EXCERPTED DATA:
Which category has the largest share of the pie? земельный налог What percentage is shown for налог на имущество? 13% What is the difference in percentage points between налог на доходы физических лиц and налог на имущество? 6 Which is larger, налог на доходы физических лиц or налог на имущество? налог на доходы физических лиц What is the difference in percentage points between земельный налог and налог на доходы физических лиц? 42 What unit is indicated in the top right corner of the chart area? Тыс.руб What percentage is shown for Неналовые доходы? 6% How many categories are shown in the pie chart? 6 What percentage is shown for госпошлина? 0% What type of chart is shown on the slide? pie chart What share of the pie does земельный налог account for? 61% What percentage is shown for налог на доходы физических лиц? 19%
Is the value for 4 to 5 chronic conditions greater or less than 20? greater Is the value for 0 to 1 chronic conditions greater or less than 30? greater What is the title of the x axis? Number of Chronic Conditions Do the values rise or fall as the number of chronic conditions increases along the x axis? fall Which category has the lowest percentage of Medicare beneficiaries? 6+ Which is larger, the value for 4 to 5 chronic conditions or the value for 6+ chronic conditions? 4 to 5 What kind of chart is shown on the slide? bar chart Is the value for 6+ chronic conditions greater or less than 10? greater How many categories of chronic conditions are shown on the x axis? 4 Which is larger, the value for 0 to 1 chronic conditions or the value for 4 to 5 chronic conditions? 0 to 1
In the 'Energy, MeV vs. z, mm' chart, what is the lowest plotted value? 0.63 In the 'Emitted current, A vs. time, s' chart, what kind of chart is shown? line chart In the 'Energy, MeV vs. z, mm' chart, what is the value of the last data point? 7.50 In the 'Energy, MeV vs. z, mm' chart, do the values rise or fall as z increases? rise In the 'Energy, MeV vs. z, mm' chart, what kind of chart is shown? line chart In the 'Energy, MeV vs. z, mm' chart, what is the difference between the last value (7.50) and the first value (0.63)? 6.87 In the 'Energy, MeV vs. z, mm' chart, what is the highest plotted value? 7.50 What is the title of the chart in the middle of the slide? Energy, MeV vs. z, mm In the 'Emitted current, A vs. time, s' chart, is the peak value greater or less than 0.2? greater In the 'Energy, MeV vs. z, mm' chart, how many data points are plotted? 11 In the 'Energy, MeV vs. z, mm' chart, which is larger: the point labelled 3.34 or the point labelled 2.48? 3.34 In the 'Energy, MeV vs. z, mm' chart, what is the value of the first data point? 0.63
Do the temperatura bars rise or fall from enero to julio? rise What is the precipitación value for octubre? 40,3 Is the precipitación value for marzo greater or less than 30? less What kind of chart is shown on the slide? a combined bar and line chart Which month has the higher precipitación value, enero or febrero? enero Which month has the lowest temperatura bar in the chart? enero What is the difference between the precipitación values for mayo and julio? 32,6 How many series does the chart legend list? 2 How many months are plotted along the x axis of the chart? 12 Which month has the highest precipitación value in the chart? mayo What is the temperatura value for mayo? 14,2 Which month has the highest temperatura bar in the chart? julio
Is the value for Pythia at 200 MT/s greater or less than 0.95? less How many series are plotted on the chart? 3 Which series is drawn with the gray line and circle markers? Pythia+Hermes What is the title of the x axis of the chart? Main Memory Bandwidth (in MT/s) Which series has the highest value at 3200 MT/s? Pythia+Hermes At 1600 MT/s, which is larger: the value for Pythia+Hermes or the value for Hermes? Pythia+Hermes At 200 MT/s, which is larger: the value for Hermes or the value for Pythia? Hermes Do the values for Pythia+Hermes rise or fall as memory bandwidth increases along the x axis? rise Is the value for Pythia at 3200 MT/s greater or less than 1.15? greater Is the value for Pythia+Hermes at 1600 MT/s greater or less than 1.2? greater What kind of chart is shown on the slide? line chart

WORK ORDER:
Quote the lines word for word, from the first line down to and including the line with "Is the value for 4".

EXERCISE SOLUTION:
Which category has the largest share of the pie? земельный налог What percentage is shown for налог на имущество? 13% What is the difference in percentage points between налог на доходы физических лиц and налог на имущество? 6 Which is larger, налог на доходы физических лиц or налог на имущество? налог на доходы физических лиц What is the difference in percentage points between земельный налог and налог на доходы физических лиц? 42 What unit is indicated in the top right corner of the chart area? Тыс.руб What percentage is shown for Неналовые доходы? 6% How many categories are shown in the pie chart? 6 What percentage is shown for госпошлина? 0% What type of chart is shown on the slide? pie chart What share of the pie does земельный налог account for? 61% What percentage is shown for налог на доходы физических лиц? 19%
Is the value for 4 to 5 chronic conditions greater or less than 20? greater Is the value for 0 to 1 chronic conditions greater or less than 30? greater What is the title of the x axis? Number of Chronic Conditions Do the values rise or fall as the number of chronic conditions increases along the x axis? fall Which category has the lowest percentage of Medicare beneficiaries? 6+ Which is larger, the value for 4 to 5 chronic conditions or the value for 6+ chronic conditions? 4 to 5 What kind of chart is shown on the slide? bar chart Is the value for 6+ chronic conditions greater or less than 10? greater How many categories of chronic conditions are shown on the x axis? 4 Which is larger, the value for 0 to 1 chronic conditions or the value for 4 to 5 chronic conditions? 0 to 1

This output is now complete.